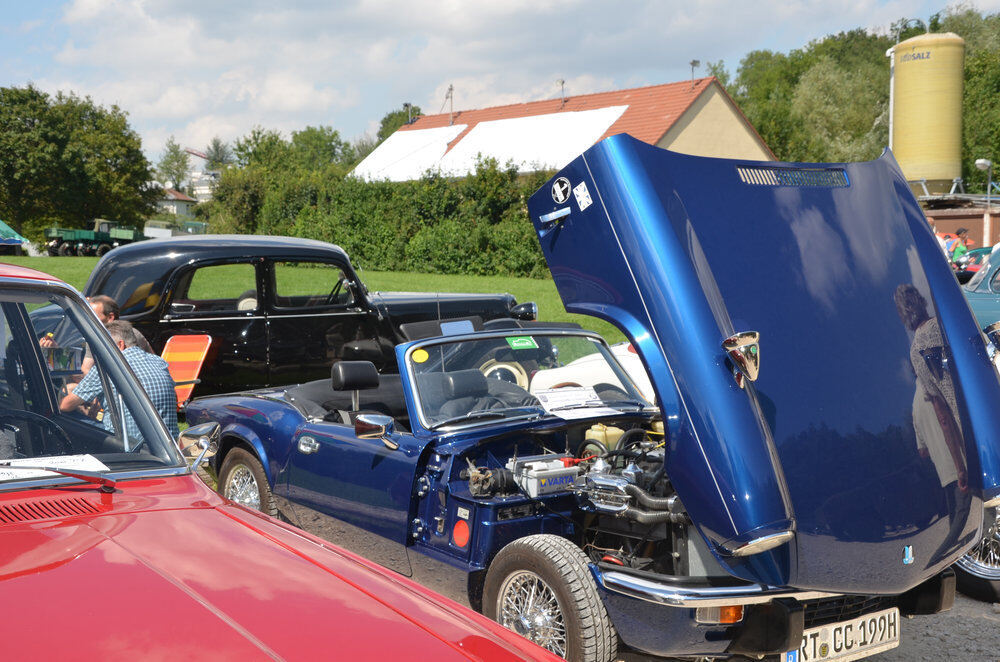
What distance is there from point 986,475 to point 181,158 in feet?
558

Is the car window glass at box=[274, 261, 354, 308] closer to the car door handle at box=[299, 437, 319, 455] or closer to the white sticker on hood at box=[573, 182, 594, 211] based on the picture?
the car door handle at box=[299, 437, 319, 455]

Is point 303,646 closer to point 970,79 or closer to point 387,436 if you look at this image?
point 387,436

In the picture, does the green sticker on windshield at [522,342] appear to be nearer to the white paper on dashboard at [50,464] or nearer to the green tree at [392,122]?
the white paper on dashboard at [50,464]

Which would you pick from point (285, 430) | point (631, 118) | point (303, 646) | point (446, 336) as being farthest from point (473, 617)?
point (631, 118)

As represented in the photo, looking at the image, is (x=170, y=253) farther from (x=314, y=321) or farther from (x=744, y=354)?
(x=744, y=354)

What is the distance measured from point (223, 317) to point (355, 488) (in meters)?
5.59

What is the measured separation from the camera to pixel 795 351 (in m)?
3.81

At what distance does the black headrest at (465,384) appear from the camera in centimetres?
511

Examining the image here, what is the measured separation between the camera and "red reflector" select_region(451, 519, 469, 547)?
4488 mm

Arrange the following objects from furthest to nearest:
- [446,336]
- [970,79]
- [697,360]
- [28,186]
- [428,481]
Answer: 1. [28,186]
2. [970,79]
3. [446,336]
4. [428,481]
5. [697,360]

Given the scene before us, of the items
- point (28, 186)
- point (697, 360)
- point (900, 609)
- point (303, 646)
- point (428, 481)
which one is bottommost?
point (900, 609)

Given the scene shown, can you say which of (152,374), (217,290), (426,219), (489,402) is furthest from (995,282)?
(426,219)

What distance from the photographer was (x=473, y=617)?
2.37 metres

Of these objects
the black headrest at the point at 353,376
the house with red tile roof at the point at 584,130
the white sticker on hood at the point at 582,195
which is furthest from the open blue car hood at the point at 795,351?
the house with red tile roof at the point at 584,130
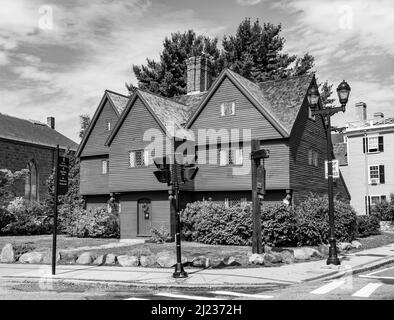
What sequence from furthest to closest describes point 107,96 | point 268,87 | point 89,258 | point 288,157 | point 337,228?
1. point 107,96
2. point 268,87
3. point 288,157
4. point 337,228
5. point 89,258

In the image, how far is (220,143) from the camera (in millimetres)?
32094

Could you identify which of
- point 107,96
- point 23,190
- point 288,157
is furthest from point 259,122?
point 23,190

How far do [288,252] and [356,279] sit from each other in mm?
4857

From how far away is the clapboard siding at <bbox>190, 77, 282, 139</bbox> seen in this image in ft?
101

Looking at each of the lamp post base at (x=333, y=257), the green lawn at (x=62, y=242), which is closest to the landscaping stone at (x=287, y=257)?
the lamp post base at (x=333, y=257)

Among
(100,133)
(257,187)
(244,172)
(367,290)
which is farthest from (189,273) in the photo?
(100,133)

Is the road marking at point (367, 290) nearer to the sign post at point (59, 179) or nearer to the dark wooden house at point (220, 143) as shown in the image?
the sign post at point (59, 179)

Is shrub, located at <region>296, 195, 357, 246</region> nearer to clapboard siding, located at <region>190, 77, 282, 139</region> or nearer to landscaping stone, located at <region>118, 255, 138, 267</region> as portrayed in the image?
clapboard siding, located at <region>190, 77, 282, 139</region>

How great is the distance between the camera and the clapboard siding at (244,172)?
3028cm

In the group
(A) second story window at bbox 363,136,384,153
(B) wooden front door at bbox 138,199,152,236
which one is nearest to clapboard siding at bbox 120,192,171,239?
(B) wooden front door at bbox 138,199,152,236

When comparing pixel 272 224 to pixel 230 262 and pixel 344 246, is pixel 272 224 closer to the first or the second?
pixel 344 246

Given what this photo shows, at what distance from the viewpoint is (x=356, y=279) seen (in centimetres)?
1436

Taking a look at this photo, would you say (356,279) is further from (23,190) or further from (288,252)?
(23,190)

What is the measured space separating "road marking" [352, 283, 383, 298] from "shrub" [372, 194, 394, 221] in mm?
31000
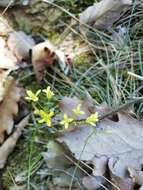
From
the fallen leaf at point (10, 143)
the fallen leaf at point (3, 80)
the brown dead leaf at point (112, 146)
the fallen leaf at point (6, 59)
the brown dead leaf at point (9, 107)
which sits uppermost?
the fallen leaf at point (6, 59)

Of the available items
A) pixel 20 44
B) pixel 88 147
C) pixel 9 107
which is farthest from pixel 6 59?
pixel 88 147

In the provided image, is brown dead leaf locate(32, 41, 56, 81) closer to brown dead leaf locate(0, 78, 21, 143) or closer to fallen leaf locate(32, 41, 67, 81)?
fallen leaf locate(32, 41, 67, 81)

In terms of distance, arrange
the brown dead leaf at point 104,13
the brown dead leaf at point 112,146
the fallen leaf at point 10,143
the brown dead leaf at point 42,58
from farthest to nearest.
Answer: the brown dead leaf at point 104,13 < the brown dead leaf at point 42,58 < the fallen leaf at point 10,143 < the brown dead leaf at point 112,146

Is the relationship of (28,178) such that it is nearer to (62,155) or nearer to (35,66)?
(62,155)

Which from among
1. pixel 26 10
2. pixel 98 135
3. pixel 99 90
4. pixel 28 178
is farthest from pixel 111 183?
pixel 26 10

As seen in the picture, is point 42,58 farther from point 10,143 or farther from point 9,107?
point 10,143

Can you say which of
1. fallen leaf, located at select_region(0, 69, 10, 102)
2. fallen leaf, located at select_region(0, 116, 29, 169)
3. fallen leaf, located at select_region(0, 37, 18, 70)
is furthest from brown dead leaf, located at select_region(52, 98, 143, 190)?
fallen leaf, located at select_region(0, 37, 18, 70)

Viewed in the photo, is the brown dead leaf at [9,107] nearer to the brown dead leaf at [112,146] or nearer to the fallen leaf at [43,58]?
the fallen leaf at [43,58]

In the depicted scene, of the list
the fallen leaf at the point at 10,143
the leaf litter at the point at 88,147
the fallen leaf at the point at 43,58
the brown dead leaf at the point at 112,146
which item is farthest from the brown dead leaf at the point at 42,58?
the brown dead leaf at the point at 112,146
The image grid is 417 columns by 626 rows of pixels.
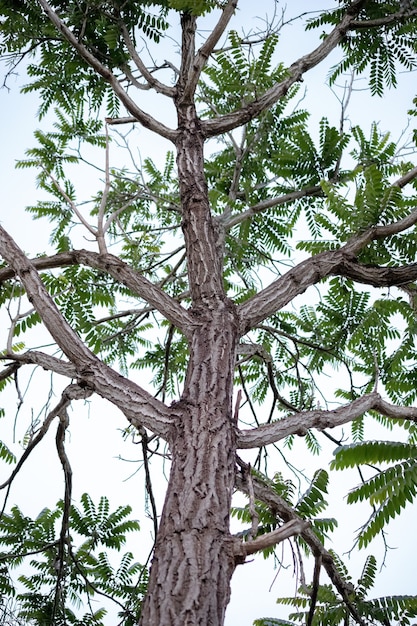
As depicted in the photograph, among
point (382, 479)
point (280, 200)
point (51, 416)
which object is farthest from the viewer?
point (280, 200)

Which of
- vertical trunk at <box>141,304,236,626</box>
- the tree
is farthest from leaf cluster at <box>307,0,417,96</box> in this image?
vertical trunk at <box>141,304,236,626</box>

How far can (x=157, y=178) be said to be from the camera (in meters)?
6.09

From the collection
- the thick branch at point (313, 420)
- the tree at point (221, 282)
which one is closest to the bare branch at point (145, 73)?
the tree at point (221, 282)

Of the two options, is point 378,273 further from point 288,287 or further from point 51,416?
point 51,416

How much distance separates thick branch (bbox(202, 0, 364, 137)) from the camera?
13.6 ft

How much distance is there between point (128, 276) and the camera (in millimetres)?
3350

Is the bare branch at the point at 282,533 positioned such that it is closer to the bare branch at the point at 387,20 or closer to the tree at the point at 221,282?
the tree at the point at 221,282

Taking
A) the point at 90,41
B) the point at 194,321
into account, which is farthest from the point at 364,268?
the point at 90,41

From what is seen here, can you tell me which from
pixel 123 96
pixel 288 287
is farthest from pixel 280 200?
pixel 123 96

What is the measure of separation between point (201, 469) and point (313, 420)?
70 centimetres

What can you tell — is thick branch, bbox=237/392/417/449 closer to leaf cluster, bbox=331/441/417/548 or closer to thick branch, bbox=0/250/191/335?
leaf cluster, bbox=331/441/417/548

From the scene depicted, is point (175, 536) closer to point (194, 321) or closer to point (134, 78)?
point (194, 321)

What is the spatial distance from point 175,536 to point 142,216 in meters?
4.63

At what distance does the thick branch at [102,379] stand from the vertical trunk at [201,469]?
0.33ft
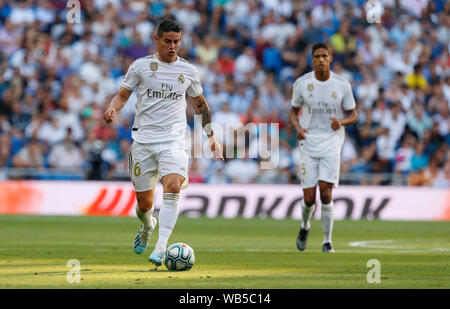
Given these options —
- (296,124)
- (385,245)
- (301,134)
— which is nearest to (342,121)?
(301,134)

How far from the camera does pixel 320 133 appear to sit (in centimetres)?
1445

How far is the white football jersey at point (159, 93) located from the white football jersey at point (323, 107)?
137 inches

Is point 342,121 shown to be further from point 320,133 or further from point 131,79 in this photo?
point 131,79

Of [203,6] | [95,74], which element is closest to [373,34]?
[203,6]

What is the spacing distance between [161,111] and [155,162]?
0.59 metres

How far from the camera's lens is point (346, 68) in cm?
2692

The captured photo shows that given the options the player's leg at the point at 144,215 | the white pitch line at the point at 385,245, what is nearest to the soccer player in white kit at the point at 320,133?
the white pitch line at the point at 385,245

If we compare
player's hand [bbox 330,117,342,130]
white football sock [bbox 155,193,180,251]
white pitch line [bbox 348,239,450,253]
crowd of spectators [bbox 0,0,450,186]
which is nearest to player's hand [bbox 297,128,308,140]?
player's hand [bbox 330,117,342,130]

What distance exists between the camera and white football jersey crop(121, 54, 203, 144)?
36.8ft

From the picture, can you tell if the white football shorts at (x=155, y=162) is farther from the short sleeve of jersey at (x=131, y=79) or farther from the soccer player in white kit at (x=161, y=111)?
the short sleeve of jersey at (x=131, y=79)

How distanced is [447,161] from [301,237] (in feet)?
36.2

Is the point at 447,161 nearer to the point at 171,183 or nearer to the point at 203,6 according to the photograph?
the point at 203,6

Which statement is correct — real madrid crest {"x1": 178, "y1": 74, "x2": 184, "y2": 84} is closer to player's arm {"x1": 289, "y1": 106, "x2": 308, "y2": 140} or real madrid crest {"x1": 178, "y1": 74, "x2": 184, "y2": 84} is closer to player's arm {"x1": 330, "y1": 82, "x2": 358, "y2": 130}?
player's arm {"x1": 289, "y1": 106, "x2": 308, "y2": 140}

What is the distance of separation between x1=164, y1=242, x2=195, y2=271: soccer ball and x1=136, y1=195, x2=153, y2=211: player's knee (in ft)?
3.94
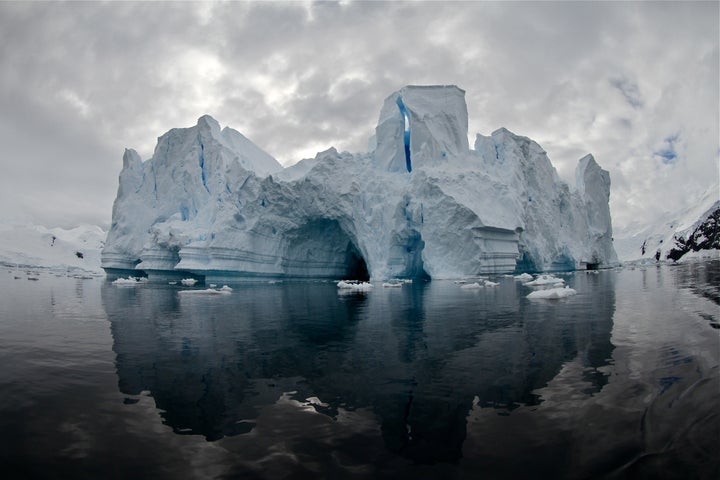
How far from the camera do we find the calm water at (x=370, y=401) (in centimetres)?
262

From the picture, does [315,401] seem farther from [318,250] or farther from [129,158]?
[129,158]

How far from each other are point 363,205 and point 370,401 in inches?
834

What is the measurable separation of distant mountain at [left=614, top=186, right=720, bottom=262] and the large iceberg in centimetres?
3152

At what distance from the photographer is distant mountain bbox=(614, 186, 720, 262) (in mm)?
52156

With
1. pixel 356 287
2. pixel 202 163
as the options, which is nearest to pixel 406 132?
pixel 356 287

- WHAT IS NEEDED
Copy verbatim the span that opens at the line with "How distanced is" and closes at the final line of the listing. Do not carry over any pictures.

- WRITTEN ANSWER
How distanced is [447,161] from [301,237] (in feet)?
36.2

Is the point at 447,161 nearer to the point at 171,183 or nearer to the point at 203,6 according to the photograph?
the point at 203,6

Which statement is correct — real madrid crest {"x1": 178, "y1": 74, "x2": 184, "y2": 84} is closer to player's arm {"x1": 289, "y1": 106, "x2": 308, "y2": 140} or real madrid crest {"x1": 178, "y1": 74, "x2": 184, "y2": 84} is closer to player's arm {"x1": 330, "y1": 82, "x2": 358, "y2": 130}?
player's arm {"x1": 289, "y1": 106, "x2": 308, "y2": 140}

What is the distance of separation between x1=164, y1=242, x2=195, y2=271: soccer ball and x1=136, y1=195, x2=153, y2=211: player's knee (in ft)?
3.94
How far from the camera do we find the calm water at (x=370, y=401) (in centimetres)?
262

From the picture, does [315,401] seem farther from [318,250] or farther from [129,158]?
[129,158]

How far from each other are point 363,205 and point 370,401 in inches?
834

What is the measurable separation of distant mountain at [left=614, top=186, right=720, bottom=262] and the large iceberg in centimetres?
3152

At what distance from the photographer is distant mountain bbox=(614, 186, 720, 262) (in mm)?
52156

With
1. pixel 356 287
2. pixel 202 163
as the options, which is nearest to pixel 406 132?
pixel 356 287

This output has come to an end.